Indexing | Habefast
In IT, we mainly talk about automatic document indexing. But what is it? It is a software method used to organise documents to facilitate content retrieval, like a library filing system but computerised. Depending on the type of documents to be classified, video, text, media or other, indexing approaches may differ.
Google, for example, uses a referencing index to classify and organise the different websites that are on the search engine. Google’s indexing aims to enable a display that is relevant to web users’ searches.
Each document is associated with what is called metadata (title, date of publication, author, category, etc.) which helps to index these different documents. But this metadata is not always accurate or representative. This is why computerised indexing is also based on the content to be able to classify it better. Hence the importance of semantics and the use of keywords. This makes it possible to classify a document according to categories and themes. The Google algorithm is based essentially on the content to classify the different web pages and index them.

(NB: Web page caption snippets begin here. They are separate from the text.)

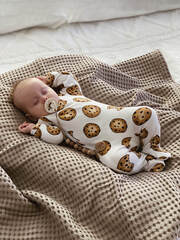 Комбинезон Mjölk Sleep and Play Печенье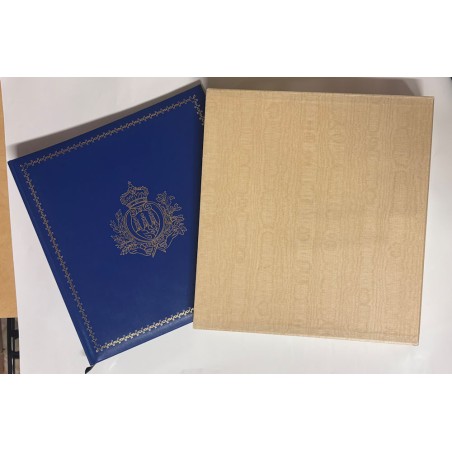 MARINI SCRIGNO Complete Binding San Marino blue us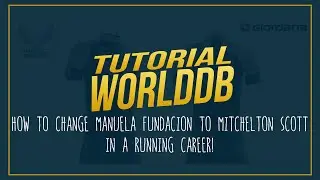 How to change Manuela Fundacion to Mitchelton Scott in a running career! | Pro Cycling Manager 2020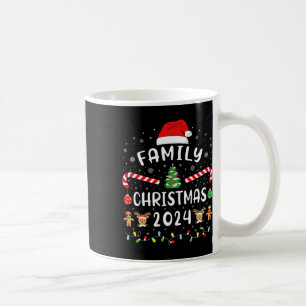 Taza De Café Navidades Familia Elf Squad Santa Xmas 2024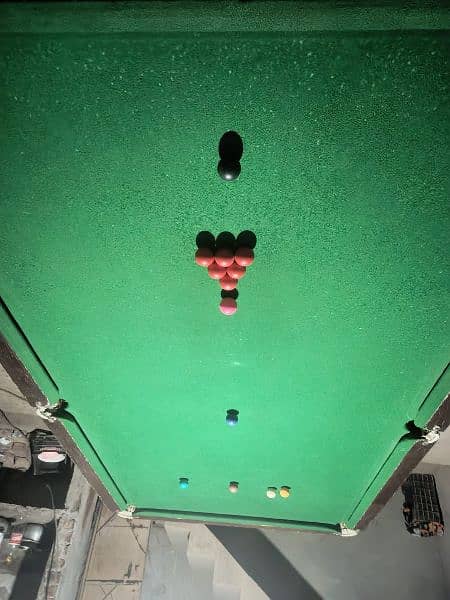 Snooker Table 2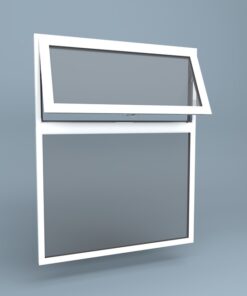 uPVC Window Vent Over Fixed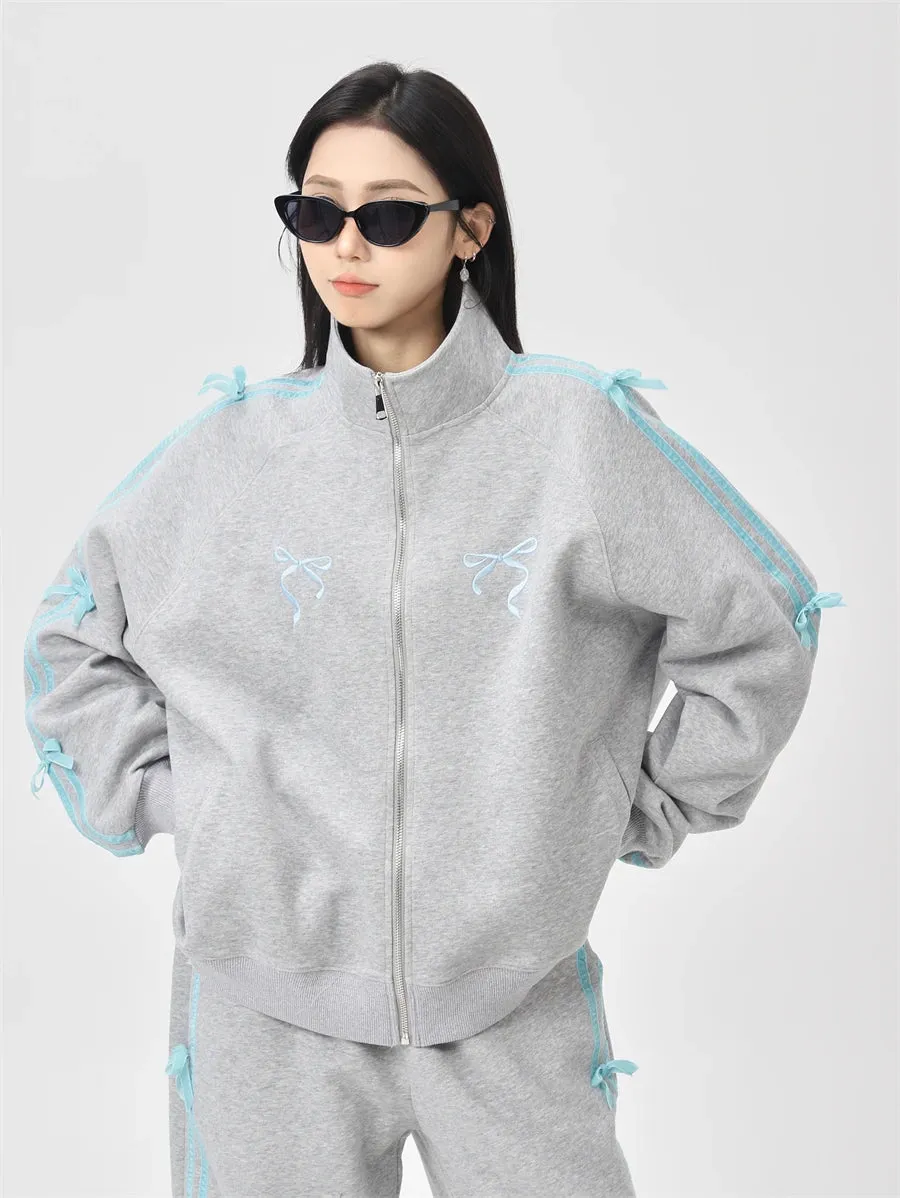 Bow Tracksuit Set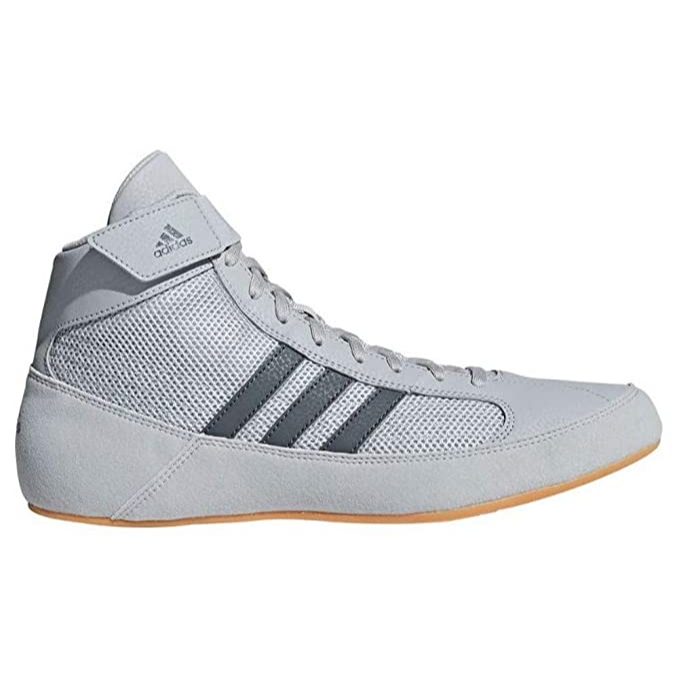 Adidas HVC 2 Youth Wrestling Shoes Black White 11K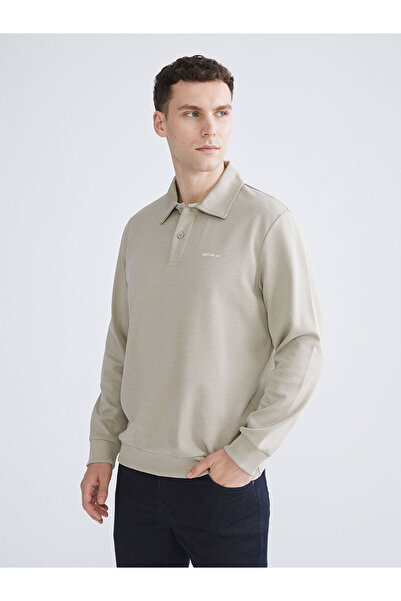 LC Waikiki Hanorac pentru bărbați cu gât polo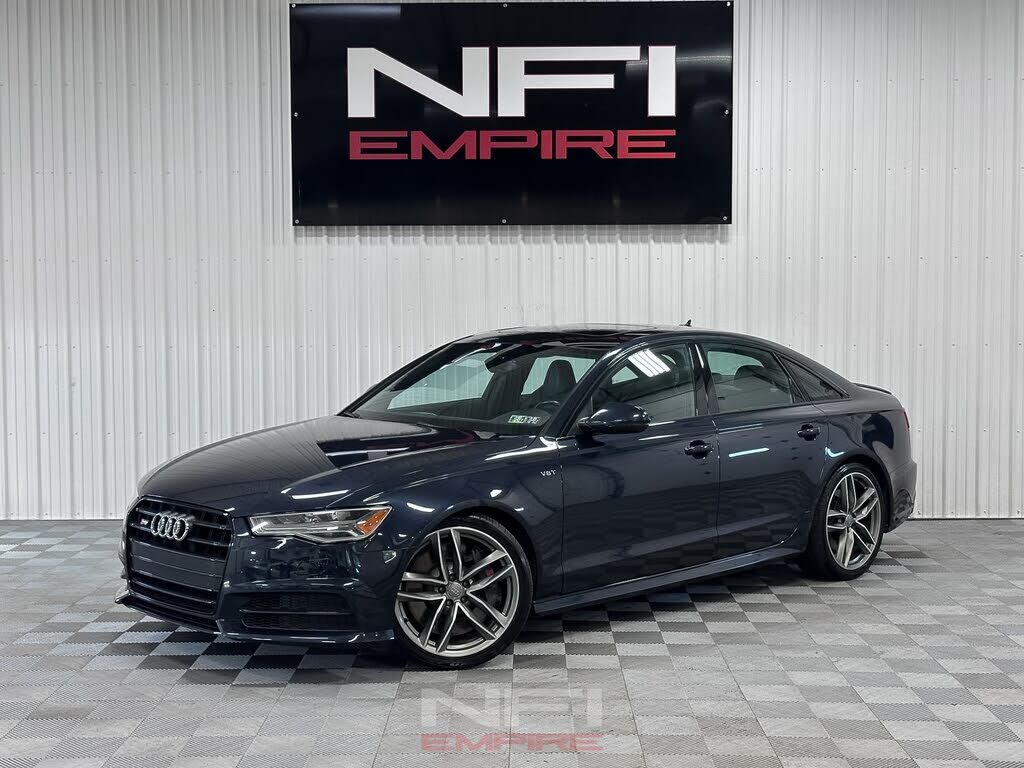 2016 AUDI S6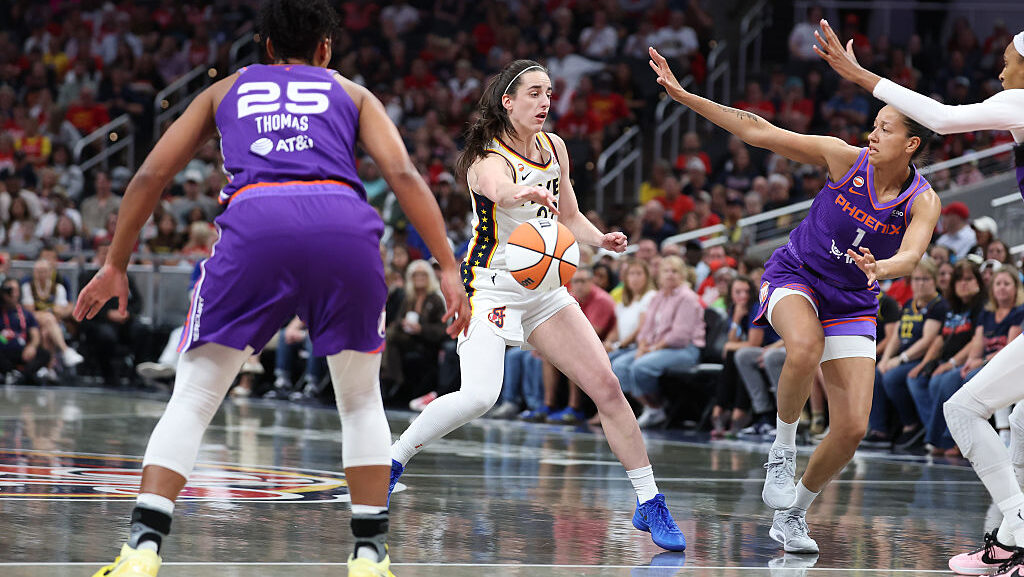 Phoenix Mercury v Indiana Fever...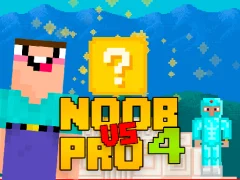 Spel Noob vs Pro 4 Lucky Block på nätet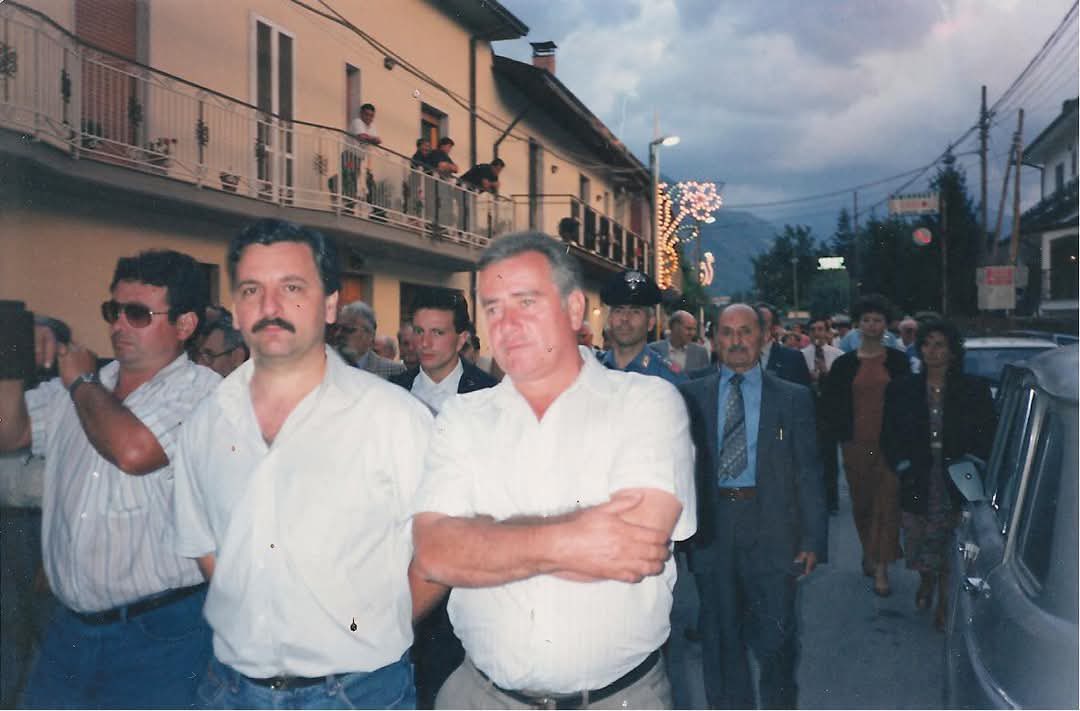 Addio Mast’Antonio Fiore, quell’uomo umile e “mast e festa” Addio Mast’Antonio Fiore, quell’uomo umile e “mast e festa”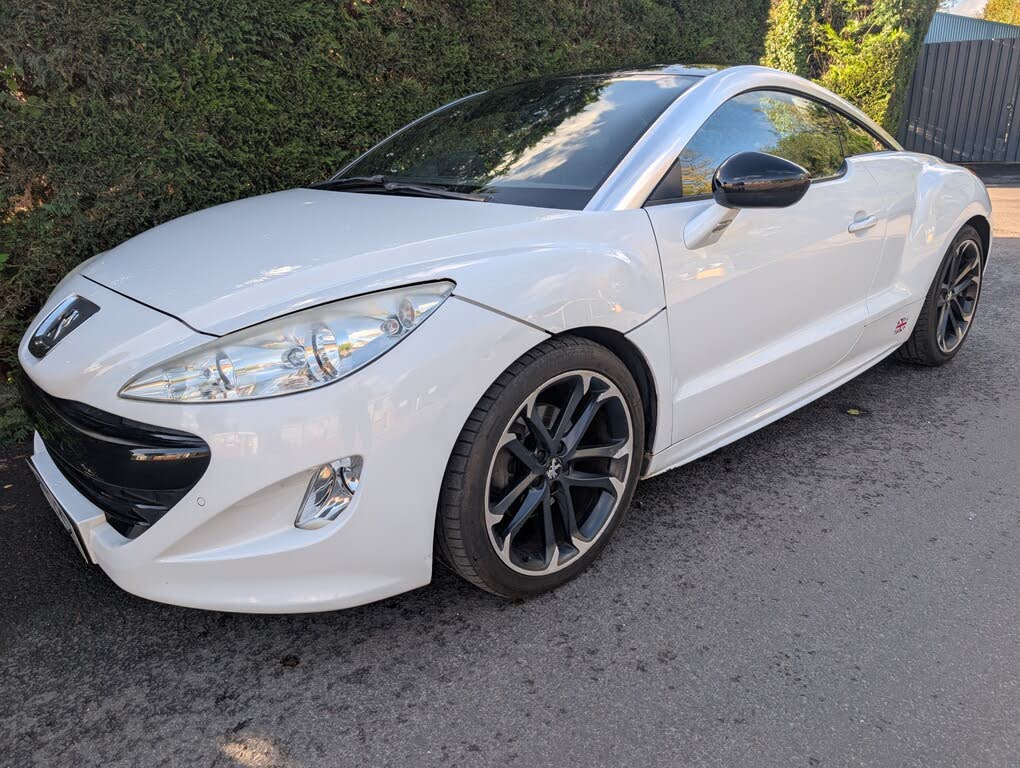 2012 Peugeot RCZ 1.6 GT (156bhp) auto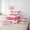 Pink, variant on Erosebridal Teens Sport Baseball Twin Bedding Sets 7-Piece,Ice Cream Drip Dessert Bedding Comforter Set For Boys Girls,Blue Pink,Ultra Soft Home Decor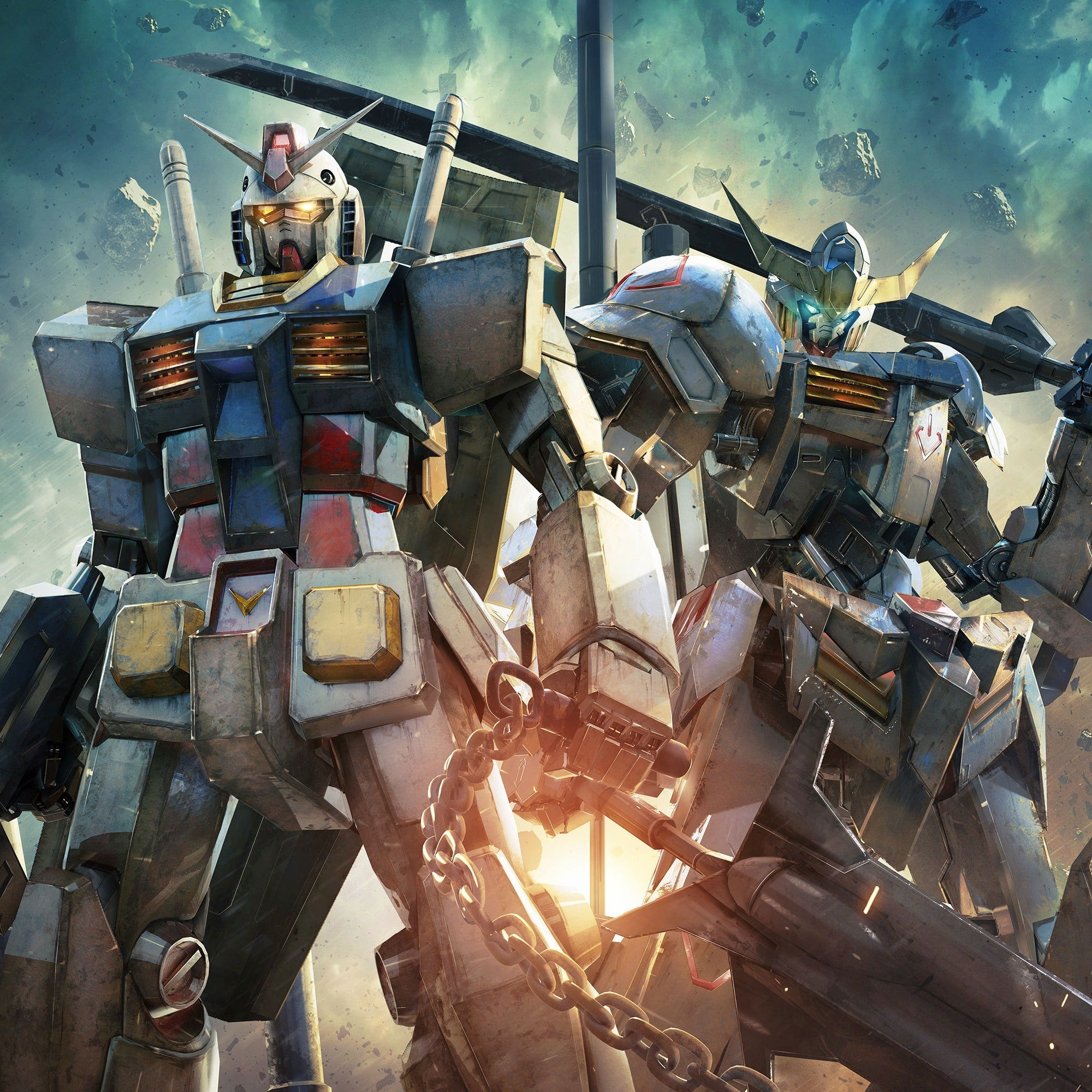 Detail Gundam Versus Wallpaper Nomer 34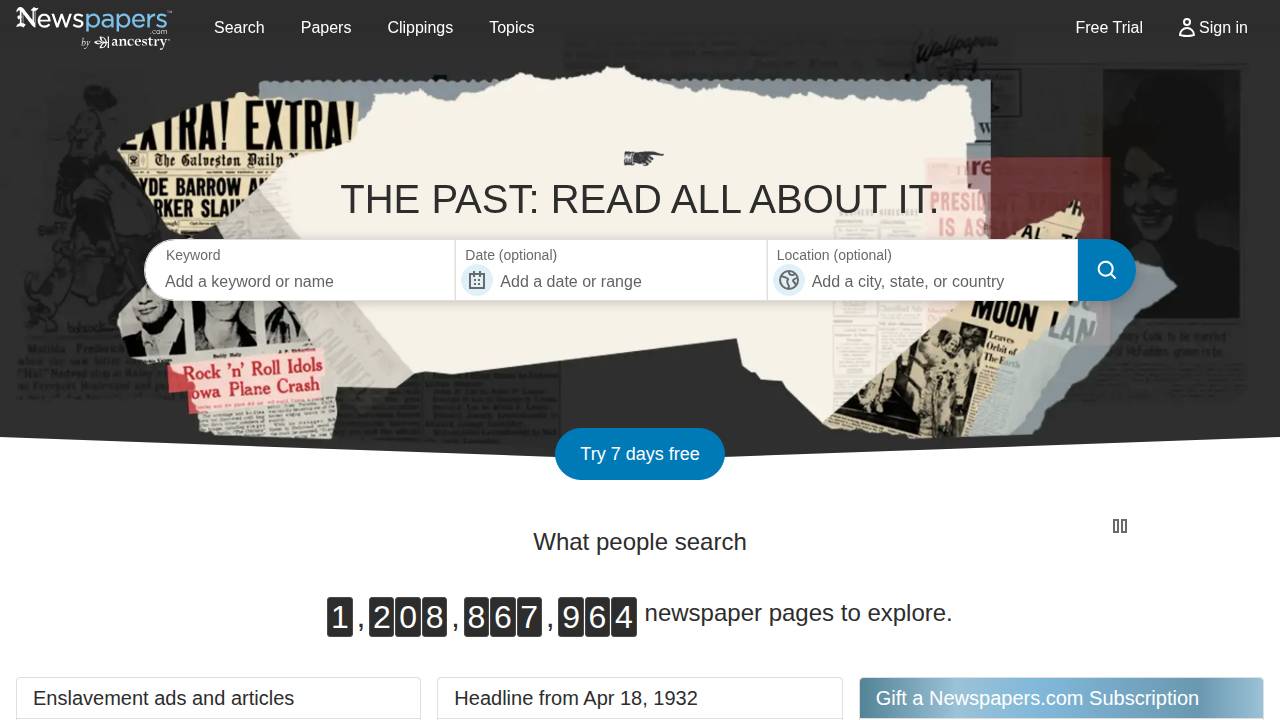 Patty @ Mitts website screenshot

Automatic indexing is more than necessary because the amount of data on the web is constantly increasing, and a variety of information is exposed every day. It is therefore necessary to succeed in classifying data according to their similarities in order to facilitate searches by Internet users.
Text indexing:
To index a text on the web, we will concentrate on the most used words which are logically part of the main theme of the page, by integrating filters of course. Logically, the words that appear the most are “and”, “of”, “the”, etc. Therefore, these frequent but meaningless words are filtered out, in order to find the most frequent meaningful words.
Images indexing:
They are indexed in two ways: either by their metadata, i.e. their title or other textual information about them, or by their appearance, i.e. shapes, colours, graphics, etc.
Audio and video indexing:
As with images, audio or video content can be classified by its metadata, or otherwise by data such as its duration or author.